Israel spiele immer die "schlechte Karte". "Sie sind diejenigen, die skeptisch sind, die überzeugt werden müssen." Für Natan Sachs handelt es sich aber nicht um "eine Auseinandersetzung Israels, sondern der internationalen Gemeinschaft mit dem Iran. Israel äußert sich am deutlichsten über das nukleare Programm. Aber viele andere sind auch besorgt, auch die Amerikaner, Deutschland und die arabischen Nachbarn."
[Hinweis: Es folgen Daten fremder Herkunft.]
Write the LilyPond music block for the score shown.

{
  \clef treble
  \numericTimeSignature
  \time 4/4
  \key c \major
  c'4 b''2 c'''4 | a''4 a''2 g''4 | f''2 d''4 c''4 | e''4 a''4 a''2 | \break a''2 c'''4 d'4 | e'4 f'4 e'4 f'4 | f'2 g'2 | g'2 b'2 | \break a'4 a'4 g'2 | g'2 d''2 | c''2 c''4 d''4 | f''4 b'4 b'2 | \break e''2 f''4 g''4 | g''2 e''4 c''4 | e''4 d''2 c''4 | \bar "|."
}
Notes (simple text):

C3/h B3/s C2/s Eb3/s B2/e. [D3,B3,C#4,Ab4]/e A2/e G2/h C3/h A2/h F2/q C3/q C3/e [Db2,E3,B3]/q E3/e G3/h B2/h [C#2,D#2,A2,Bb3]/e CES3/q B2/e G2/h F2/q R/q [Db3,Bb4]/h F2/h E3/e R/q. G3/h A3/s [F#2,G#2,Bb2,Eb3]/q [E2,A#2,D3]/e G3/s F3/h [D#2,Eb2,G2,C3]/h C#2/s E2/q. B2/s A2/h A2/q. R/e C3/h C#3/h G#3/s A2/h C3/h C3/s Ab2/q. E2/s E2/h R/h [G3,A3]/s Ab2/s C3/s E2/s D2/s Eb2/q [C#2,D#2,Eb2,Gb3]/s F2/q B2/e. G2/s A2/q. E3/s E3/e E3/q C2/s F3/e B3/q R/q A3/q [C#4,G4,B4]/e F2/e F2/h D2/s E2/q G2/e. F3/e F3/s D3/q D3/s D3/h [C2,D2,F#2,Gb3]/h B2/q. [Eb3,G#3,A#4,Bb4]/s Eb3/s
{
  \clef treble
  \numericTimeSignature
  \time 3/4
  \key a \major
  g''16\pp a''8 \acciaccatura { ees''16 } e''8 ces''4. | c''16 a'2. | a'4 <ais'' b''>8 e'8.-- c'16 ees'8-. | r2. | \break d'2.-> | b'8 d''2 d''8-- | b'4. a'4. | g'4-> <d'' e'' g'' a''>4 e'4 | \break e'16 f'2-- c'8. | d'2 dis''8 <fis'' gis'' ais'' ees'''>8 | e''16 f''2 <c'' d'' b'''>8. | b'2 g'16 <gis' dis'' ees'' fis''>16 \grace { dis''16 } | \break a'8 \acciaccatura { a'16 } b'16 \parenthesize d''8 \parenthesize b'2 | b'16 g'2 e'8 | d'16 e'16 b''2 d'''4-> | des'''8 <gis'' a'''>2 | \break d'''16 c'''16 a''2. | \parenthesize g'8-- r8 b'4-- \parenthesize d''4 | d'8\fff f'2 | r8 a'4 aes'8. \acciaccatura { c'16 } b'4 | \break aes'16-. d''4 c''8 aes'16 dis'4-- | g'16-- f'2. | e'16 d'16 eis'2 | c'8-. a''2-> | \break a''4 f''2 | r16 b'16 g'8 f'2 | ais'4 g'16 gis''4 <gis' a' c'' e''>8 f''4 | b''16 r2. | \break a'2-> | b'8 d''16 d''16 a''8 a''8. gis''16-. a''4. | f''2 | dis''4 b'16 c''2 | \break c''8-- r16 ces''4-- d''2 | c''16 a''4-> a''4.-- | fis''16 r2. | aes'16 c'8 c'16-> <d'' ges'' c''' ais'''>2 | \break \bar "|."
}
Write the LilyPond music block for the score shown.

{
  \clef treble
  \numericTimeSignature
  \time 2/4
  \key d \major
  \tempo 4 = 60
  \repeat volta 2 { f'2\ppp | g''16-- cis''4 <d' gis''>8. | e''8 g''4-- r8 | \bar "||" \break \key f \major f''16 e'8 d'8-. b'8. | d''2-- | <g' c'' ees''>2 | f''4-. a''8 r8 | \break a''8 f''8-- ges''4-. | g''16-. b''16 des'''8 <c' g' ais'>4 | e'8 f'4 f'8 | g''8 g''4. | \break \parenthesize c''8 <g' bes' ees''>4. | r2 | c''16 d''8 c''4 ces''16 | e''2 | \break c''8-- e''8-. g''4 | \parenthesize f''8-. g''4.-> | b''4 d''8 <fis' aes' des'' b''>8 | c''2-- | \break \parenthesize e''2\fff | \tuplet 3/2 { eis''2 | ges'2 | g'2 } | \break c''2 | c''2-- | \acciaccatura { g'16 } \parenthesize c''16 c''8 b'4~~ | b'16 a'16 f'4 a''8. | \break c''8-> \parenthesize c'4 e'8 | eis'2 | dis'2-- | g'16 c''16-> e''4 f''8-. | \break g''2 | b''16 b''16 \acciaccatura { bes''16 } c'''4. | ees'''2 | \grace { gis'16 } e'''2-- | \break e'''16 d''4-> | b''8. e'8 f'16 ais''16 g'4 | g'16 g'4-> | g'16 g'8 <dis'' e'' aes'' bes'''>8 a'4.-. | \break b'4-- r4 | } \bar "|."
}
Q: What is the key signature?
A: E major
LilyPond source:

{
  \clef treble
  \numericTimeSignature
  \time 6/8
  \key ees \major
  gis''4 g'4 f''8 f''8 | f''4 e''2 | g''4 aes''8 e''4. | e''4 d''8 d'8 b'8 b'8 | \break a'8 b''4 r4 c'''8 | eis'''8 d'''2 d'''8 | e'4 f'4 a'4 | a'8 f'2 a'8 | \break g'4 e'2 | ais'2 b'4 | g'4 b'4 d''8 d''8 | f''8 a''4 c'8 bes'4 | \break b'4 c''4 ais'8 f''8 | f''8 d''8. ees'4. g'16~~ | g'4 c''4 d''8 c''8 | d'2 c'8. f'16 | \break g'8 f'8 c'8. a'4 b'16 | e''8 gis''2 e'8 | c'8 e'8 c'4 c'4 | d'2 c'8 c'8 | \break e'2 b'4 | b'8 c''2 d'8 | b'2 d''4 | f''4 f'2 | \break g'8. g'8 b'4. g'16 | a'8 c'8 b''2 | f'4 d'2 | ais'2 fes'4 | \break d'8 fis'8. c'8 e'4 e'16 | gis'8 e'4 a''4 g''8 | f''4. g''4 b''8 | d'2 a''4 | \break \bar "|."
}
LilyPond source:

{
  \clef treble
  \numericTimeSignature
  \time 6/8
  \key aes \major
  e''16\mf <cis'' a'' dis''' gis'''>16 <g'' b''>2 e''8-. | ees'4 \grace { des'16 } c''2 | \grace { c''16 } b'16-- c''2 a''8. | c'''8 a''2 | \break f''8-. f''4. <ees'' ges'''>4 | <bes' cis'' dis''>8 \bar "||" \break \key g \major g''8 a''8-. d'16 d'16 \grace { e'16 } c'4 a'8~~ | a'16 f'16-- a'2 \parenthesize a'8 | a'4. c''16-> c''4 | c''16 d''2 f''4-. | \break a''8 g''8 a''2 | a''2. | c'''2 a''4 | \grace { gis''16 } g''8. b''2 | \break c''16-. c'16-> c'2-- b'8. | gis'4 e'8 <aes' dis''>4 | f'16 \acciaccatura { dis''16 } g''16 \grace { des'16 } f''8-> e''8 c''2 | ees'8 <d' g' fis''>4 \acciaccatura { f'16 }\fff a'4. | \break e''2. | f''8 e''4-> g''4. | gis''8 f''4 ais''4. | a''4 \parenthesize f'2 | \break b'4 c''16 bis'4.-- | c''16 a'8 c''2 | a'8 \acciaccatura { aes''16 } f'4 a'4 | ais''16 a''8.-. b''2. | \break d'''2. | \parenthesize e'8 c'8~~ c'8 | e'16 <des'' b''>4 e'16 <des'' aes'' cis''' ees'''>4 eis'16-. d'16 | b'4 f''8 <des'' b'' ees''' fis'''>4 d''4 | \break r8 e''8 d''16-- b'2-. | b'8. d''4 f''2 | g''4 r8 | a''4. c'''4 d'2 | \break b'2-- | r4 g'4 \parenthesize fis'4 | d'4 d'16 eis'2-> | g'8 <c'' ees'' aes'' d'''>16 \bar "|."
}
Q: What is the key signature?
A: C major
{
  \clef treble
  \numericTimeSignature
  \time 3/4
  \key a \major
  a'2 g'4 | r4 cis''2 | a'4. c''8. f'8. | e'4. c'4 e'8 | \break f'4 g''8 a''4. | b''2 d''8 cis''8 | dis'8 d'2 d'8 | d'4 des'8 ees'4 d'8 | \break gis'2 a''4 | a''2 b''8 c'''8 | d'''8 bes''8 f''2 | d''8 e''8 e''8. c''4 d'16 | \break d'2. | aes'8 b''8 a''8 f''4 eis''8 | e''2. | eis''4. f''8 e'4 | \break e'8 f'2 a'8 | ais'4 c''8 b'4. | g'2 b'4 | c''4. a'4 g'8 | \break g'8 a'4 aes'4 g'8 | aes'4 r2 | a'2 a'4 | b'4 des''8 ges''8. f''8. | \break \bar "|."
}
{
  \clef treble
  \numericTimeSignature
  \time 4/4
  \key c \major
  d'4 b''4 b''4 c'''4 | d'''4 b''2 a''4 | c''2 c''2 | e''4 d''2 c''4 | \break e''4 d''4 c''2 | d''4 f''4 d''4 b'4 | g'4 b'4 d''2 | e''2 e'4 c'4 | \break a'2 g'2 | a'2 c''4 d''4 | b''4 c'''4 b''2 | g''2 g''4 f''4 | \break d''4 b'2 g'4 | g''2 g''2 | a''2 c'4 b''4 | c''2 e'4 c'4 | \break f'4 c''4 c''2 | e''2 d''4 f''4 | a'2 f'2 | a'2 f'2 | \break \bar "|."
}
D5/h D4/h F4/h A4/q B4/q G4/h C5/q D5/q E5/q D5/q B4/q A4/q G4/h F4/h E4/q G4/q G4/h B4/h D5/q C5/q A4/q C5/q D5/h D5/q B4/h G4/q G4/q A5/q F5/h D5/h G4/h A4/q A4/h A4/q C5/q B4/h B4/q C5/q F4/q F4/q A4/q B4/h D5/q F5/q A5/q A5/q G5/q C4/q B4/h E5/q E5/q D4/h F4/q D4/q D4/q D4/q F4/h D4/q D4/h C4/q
Er habe keinen Zweifel, dass der Iran an einer Atombombe baut, "während Rohani uns mit diplomatischem Rauch vernebeln will" - das ist so ein drastischer Satz Netanjahus. Und er fügte vor der UN-Vollversammlung hinzu, dass Israel eine iranische Atombombe niemals hinnehmen werde. Der Druck aus Israel und die Warnung, notfalls mit einem Militärschlag das iranische Atomprogramm zu zerstören, seien wichtig gewesen, um die internationale Unterstützung für die Sanktionen anzufachen. "Sicherlich kann Israel manchmal zu kriegerisch, zu überzogen wirken. Aber ohne Israels Drängen", ist sich Sachs sicher, "gäbe es viel weniger weltweites Bewusstsein für die Dringlichkeit, und es könnte heute schon zu spät sein."

Gewichtige Rolle

Wie einflussreich ist Israel, wie viel Gewicht hat sein Wort bei seinem amerikanischen Verbündeten, der nicht nur den Iran, sondern den gesamten Nahen Osten im Blick behalten muss? Israel, so Sachs, "ist eng mit den USA verbunden, hat hier viele Verbündete und ist einflussreich. Israel kann keine direkte Rolle spielen, aber seine indirekte Rolle ist sehr bedeutsam."

Sollte Israel militärisch agieren, könnte es das Programm aufhalten, aber nicht eliminieren, warnt Khaled Elgindy. "Auf lange Sicht kann ein Verhandlungsprozess mehr erreichen als ein militärischer Schlag. Er würde höchstens das iranische Nuklearprogramm aufschieben, aber nicht beenden. Und für Iran wäre das ein noch größerer Anreiz, sein Programm weiter zu verfolgen."